Kujau, de par sa profession, avait appris à imiter à la perfection l’écriture de Hitler et possédait une impressionnante bibliothèque sur la Seconde Guerre mondiale. Alors, lorsqu’il rentra un jour chez lui avec de vieux cahiers d’école qu’il venait d’acheter afin d’y recopier l’inventaire de sa collection de faux, il eut l’idée de les utiliser pour fabriquer un faux journal intime de Hitler que Steifel s’empressa de lui acheter. Pour lui, l’affaire devait s’arrêter là, mais voilà que quelque temps plus tard, un certain Heidemann le contactait avec l’intention de lui acheter d’autres volumes de ce faux journal au prix qui lui conviendrait. Il proposa alors une somme folle, mais visiblement pas autant que ça, puisqu’on lui répondit que c’était d’accord. Sachant que le mot en or dans toute bonne arnaque est « silence », il inventa l’histoire de son frère général, lui permettant de mettre comme condition que les opérations se fassent dans le plus grand secret. Ayant besoin de temps pour fabriquer et rédiger les cahiers qu’on lui demandait, il ajouta l’histoire du transfert, unité par unité, des cahiers de l’Est vers l’Ouest.

Évidemment, après coup, il est facile de dire que tel ou tel détail aurait dû éveiller des soupçons chez Steifel ou Heidemann. Par exemple, une des erreurs commises par le faussaire fut de s’être trop appliqué à sa tâche. En effet, Hitler était connu pour ses incroyables fautes d’orthographe qui pullulaient dans tous ses écrits. Or, là, pas la moindre faute. Ou encore, une erreur plus flagrante aurait pu leur mettre la puce à l’oreille ; alors qu’il voulait mettre les initiales AH sur la couverture, il se trompa et mit FH. Mais voyant dans le F une initiale pour Führer, on ne chercha pas plus loin. Mais parfois, on ne veut pas voir.
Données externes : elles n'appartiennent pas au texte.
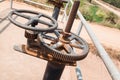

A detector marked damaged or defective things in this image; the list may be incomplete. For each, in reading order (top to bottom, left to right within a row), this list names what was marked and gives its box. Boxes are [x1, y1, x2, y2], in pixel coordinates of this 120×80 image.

rusty handwheel [7, 9, 57, 31]
rusty handwheel [38, 29, 89, 63]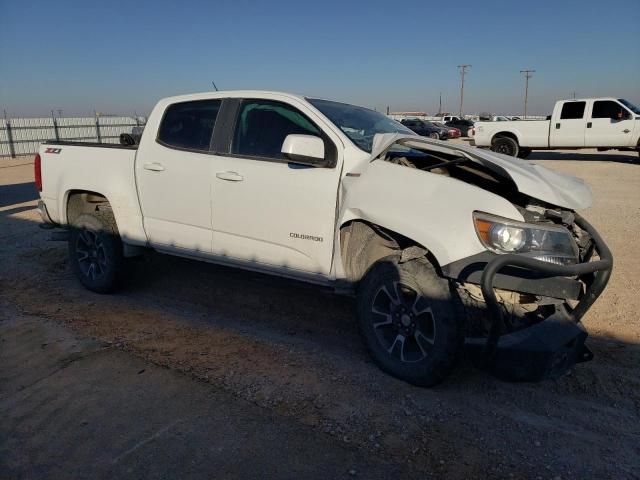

Après plusieurs interrogatoires par la police, Konrad finit par avouer être à l’origine des faux cahiers. Mais surtout, ayant appris que Heidemann l’avait en quelque sorte doublé - en effet, si le Stern avait reconnu avoir payé plus de neuf millions pour les carnets et que lui n’en avait touché que deux, c’est que Heidemann s’était servi au passage -, il affirma donc que celui-ci était au courant de l’escroquerie depuis le début. C’est donc ensemble qu’ils comparurent devant leurs juges et qu’ils furent condamnés à des années de prison. Et les experts graphologues du Stern, me direz-vous ? Eh bien, ils ne se sont pas trompés. Les cahiers et les documents de la main de Hitler étaient, malencontreux hasard, le produit de la même personne : Konrad Kujau.

Konrad Kujau

Au total, l’affaire coûta leur place à certains membres de la rédaction du Stern. Les patrons ne se licenciant pas eux-mêmes, ils durent trouver ailleurs des boucs émissaires. L’ardoise totale s’éleva pour le magazine à près de dix-neuf millions de marks. La réputation de la revue est encore aujourd’hui entachée par l’ombre des faux journaux de Hitler et la confiance du lectorat chuta de façon vertigineuse.


[1] DOMARUS, M., & HITLER, A. (1990). Hitler: speeches and proclamations 1932-1945 : the chronicle of a dictatorship. London, Tauris.